Голос его был Ифемелу знаком – бесстыжие вопли, что вечно доносились из квартир их соседей, откуда-то извне. А теперь он пришел в их квартиру, и от этой сцены ее покоробило – хозяин вопил у них на пороге, а отец уставил на хозяина стальное лицо, молча. Прежде они никогда не просрочивали оплату. Жили в этой квартире, сколько Ифемелу себя помнила – здесь было тесно, кухонные стены почернели от керосиновой копоти, и Ифемелу стеснялась, когда одноклассники приходили к ним в гости, – но оплату они не задерживали никогда.
– Фанфарон, – проговорил отец, когда хозяин удалился, и больше не сказал ничего. Нечего было добавить. Они задержали оплату.
Появилась мама, чересчур надушенная и с песней на устах, лицо сухое и сияющее от пудры, на тон светлее необходимого. Протянула папе запястье, тонкий золотой браслет не застегнут.
– Уджу зайдет после церкви, заберет нас посмотреть дом в «Дельфине», – сказала мама. – Пойдешь с нами?
– Нет, – ответил он коротко, словно обновленная жизнь тети Уджу – тема, которую он предпочел бы избегать.
– А зря, – сказала она, но папа не отозвался, прилежно застегивая браслет у мамы на руке, и напомнил ей проверить воду в машине.
– Господь истин.
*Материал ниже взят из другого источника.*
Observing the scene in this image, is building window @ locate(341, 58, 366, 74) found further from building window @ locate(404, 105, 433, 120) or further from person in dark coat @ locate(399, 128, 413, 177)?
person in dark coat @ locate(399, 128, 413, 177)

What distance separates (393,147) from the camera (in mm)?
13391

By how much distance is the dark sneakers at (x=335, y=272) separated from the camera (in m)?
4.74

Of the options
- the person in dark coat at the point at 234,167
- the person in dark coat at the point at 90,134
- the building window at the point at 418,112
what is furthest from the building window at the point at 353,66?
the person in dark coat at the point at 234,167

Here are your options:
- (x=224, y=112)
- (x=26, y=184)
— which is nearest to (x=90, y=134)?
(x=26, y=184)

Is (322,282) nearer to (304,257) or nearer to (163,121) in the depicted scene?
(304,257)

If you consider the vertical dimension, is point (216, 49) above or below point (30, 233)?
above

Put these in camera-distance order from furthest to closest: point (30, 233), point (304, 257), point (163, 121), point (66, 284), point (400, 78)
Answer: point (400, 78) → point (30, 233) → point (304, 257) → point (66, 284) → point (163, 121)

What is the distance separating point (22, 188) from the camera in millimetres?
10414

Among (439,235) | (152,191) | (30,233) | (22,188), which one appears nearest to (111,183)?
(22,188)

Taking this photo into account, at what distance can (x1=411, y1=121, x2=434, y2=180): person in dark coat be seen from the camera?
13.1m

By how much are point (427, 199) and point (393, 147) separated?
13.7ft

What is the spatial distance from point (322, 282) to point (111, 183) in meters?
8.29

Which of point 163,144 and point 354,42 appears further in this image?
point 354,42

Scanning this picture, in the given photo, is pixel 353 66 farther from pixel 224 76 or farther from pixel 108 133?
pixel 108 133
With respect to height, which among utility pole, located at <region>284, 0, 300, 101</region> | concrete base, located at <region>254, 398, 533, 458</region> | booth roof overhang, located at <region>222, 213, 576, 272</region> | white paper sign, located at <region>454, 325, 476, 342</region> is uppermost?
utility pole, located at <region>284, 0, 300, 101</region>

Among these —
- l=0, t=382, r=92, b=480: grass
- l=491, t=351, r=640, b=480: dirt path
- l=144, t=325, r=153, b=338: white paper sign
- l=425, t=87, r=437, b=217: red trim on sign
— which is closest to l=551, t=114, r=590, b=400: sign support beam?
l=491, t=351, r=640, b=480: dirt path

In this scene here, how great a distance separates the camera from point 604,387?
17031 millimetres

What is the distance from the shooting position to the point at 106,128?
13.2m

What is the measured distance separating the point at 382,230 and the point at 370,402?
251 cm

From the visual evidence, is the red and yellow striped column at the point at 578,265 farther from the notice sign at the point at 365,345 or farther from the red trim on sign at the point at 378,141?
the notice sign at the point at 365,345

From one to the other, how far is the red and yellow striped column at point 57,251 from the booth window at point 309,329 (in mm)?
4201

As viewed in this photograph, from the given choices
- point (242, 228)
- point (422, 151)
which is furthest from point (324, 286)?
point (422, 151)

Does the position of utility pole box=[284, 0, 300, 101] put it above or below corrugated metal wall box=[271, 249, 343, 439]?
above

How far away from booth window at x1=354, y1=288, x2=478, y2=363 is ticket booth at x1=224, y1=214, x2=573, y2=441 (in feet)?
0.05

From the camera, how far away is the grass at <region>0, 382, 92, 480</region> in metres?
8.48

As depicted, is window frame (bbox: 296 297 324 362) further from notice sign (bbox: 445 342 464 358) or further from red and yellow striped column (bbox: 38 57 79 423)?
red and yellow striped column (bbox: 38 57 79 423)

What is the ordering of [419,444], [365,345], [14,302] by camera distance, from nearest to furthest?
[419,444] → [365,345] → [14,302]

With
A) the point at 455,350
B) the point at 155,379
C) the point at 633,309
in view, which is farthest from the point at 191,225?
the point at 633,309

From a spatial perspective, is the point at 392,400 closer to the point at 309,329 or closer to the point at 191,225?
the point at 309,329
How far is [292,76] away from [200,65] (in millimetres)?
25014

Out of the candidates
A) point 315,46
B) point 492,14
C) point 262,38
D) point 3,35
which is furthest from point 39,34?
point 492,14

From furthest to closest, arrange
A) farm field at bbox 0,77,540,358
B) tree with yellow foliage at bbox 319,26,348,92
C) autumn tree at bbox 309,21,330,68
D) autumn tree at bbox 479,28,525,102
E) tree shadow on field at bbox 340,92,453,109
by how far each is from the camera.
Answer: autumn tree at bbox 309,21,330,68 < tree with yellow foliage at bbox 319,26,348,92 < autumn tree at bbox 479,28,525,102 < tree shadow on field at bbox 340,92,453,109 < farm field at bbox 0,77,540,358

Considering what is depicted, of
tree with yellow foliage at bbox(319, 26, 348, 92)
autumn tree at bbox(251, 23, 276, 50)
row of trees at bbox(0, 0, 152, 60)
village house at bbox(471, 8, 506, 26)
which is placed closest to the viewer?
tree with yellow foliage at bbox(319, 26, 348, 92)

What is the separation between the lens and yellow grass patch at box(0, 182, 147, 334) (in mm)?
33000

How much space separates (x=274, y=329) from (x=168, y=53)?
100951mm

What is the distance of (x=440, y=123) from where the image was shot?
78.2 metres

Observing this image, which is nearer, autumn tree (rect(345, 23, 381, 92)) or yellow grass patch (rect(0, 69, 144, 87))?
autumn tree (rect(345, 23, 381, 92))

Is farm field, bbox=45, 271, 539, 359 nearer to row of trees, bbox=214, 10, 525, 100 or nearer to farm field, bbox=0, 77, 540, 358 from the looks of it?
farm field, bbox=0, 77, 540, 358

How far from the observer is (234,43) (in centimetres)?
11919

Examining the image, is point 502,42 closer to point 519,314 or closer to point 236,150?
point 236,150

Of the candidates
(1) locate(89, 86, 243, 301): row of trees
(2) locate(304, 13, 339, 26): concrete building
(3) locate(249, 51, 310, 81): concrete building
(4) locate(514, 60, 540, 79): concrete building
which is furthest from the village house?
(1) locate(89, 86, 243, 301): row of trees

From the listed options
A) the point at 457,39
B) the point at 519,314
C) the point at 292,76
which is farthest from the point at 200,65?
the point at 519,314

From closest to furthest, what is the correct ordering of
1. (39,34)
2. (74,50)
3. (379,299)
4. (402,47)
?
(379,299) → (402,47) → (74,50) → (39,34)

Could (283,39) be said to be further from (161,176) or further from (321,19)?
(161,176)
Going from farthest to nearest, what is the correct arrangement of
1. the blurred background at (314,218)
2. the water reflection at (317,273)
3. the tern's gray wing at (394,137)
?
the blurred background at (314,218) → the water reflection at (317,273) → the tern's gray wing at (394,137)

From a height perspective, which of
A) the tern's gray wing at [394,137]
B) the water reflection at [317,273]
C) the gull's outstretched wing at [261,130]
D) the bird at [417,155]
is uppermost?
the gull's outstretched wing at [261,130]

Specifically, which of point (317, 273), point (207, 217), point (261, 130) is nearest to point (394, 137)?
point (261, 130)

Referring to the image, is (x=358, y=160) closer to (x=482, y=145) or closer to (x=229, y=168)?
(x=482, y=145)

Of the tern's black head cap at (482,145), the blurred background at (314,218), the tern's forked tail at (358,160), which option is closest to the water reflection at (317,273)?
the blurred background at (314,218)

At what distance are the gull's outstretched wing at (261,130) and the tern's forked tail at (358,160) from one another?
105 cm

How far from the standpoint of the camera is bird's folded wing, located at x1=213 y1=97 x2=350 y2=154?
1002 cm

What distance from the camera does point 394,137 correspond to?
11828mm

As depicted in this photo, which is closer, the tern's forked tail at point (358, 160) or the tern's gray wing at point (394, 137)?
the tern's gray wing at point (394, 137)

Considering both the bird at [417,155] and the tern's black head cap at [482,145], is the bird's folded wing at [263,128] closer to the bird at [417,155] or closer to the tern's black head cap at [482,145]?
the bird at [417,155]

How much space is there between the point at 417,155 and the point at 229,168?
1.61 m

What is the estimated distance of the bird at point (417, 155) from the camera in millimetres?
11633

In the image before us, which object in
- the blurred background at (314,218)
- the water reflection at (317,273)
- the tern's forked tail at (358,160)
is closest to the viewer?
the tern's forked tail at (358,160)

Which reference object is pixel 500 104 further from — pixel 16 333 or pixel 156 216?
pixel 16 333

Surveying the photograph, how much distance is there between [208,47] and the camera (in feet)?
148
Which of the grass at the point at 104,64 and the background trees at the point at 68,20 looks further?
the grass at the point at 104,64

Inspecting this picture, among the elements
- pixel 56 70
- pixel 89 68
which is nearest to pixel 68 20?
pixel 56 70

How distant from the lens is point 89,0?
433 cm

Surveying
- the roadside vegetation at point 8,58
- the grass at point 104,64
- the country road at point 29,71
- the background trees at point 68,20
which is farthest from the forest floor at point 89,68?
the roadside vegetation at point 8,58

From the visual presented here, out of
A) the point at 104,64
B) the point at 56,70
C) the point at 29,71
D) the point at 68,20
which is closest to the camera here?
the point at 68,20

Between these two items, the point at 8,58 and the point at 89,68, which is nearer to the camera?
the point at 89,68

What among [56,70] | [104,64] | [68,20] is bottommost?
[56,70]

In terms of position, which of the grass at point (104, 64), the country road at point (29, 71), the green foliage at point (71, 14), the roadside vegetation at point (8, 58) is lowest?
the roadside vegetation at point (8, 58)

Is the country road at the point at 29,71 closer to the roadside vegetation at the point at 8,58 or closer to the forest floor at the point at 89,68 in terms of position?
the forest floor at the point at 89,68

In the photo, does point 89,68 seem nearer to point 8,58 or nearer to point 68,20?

Глянь на Уджу – ей по карману дом на Острове! – счастливо сказала мама.
– Мамочка, но ты же знаешь, что тетя Уджу ни кобо не платит за то, что там живет, – сказала Ифемелу.
Мама глянула на нее:
– Ты платье гладила?
– Его не надо гладить.
– Оно мятое. Нгва, [40] иди погладь. Хоть свет есть. Или переоденься в другое.
40
Здесь: быстро (игбо).
Ифемелу неохотно встала.
– Не мятое у меня платье.
– Иди погладь. Незачем сообщать миру, что нам трудно. У нас еще не худший случай. Сегодня Воскресные труды с сестрой Ибинабо, давай-ка пошустрее, нам пора.
Сестра Ибинабо располагала могуществом, а поскольку делала вид, что это ее могущество – пустячок, впечатление получалось еще более сильное. Болтали, будто пастор исполнял все, что она ни скажет. Почему – не очень понятно: одни говорили, что она вместе с ним основала эту церковь, другие – что она владеет страшной тайной его прошлого, а третьи – что у нее попросту больше духовной силы, чем у него, но пастором ей никак, потому что она женщина. Она была способна, если б захотела, не допустить пасторского одобрения чьего-нибудь брака.
– Я видела тебя в прошлую субботу в тесных брюках, – сказала сестра Ибинабо одной девушке по имени Кристи театральным шепотом, тихим ровно в той мере, чтобы оставаться шепотом, но прекрасно слышным всем вокруг. – Все допустимо, но не все полезно. Любая девушка в тесных брюках стремится ко греху искушения. Лучше такого избегать.
Кристи кивнула смиренно, изящно, стыд ее – при ней.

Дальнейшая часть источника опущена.